Data shown:
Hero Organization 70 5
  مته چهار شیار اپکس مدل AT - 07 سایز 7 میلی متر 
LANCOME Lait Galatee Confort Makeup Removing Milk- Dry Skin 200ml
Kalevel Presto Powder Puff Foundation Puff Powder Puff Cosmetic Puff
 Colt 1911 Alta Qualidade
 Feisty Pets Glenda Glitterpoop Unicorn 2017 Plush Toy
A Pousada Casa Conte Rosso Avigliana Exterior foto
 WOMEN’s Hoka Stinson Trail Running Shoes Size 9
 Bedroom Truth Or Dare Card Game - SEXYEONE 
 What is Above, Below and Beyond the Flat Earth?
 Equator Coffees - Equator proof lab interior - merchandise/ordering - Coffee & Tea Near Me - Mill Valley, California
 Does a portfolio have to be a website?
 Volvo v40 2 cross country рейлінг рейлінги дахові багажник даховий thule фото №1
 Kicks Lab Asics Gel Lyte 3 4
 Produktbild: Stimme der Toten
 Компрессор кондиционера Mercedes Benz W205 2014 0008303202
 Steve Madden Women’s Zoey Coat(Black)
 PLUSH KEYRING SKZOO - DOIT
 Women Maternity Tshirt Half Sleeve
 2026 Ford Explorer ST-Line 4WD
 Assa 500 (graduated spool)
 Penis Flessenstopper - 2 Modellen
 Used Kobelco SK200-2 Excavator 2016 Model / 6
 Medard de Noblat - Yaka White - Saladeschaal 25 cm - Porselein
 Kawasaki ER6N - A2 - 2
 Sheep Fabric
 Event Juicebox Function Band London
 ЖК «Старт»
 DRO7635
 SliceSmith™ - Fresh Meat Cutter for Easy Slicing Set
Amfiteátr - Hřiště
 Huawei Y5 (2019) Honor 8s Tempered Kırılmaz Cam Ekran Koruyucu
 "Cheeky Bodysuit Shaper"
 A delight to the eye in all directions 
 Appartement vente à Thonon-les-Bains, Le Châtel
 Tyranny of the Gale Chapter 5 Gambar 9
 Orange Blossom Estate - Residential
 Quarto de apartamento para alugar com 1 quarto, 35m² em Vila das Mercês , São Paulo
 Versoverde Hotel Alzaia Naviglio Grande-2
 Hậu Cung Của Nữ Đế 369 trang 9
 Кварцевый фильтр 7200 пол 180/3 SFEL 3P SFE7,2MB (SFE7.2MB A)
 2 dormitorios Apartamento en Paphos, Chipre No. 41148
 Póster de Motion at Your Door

Assignment: Convert every entry above into a JSON list of strings, one string per line, leaving out blank lines.

Output of the exercise:
[
  "Hero Organization 70 5",
  "  مته چهار شیار اپکس مدل AT - 07 سایز 7 میلی متر ",
  "LANCOME Lait Galatee Confort Makeup Removing Milk- Dry Skin 200ml",
  "Kalevel Presto Powder Puff Foundation Puff Powder Puff Cosmetic Puff",
  " Colt 1911 Alta Qualidade",
  " Feisty Pets Glenda Glitterpoop Unicorn 2017 Plush Toy",
  "A Pousada Casa Conte Rosso Avigliana Exterior foto",
  " WOMEN’s Hoka Stinson Trail Running Shoes Size 9",
  " Bedroom Truth Or Dare Card Game - SEXYEONE ",
  " What is Above, Below and Beyond the Flat Earth?",
  " Equator Coffees - Equator proof lab interior - merchandise/ordering - Coffee & Tea Near Me - Mill Valley, California",
  " Does a portfolio have to be a website?",
  " Volvo v40 2 cross country рейлінг рейлінги дахові багажник даховий thule фото №1",
  " Kicks Lab Asics Gel Lyte 3 4",
  " Produktbild: Stimme der Toten",
  " Компрессор кондиционера Mercedes Benz W205 2014 0008303202",
  " Steve Madden Women’s Zoey Coat(Black)",
  " PLUSH KEYRING SKZOO - DOIT",
  " Women Maternity Tshirt Half Sleeve",
  " 2026 Ford Explorer ST-Line 4WD",
  " Assa 500 (graduated spool)",
  " Penis Flessenstopper - 2 Modellen",
  " Used Kobelco SK200-2 Excavator 2016 Model / 6",
  " Medard de Noblat - Yaka White - Saladeschaal 25 cm - Porselein",
  " Kawasaki ER6N - A2 - 2",
  " Sheep Fabric",
  " Event Juicebox Function Band London",
  " ЖК «Старт»",
  " DRO7635",
  " SliceSmith™ - Fresh Meat Cutter for Easy Slicing Set",
  "Amfiteátr - Hřiště",
  " Huawei Y5 (2019) Honor 8s Tempered Kırılmaz Cam Ekran Koruyucu",
  " \"Cheeky Bodysuit Shaper\"",
  " A delight to the eye in all directions ",
  " Appartement vente à Thonon-les-Bains, Le Châtel",
  " Tyranny of the Gale Chapter 5 Gambar 9",
  " Orange Blossom Estate - Residential",
  " Quarto de apartamento para alugar com 1 quarto, 35m² em Vila das Mercês , São Paulo",
  " Versoverde Hotel Alzaia Naviglio Grande-2",
  " Hậu Cung Của Nữ Đế 369 trang 9",
  " Кварцевый фильтр 7200 пол 180/3 SFEL 3P SFE7,2MB (SFE7.2MB A)",
  " 2 dormitorios Apartamento en Paphos, Chipre No. 41148",
  " Póster de Motion at Your Door"
]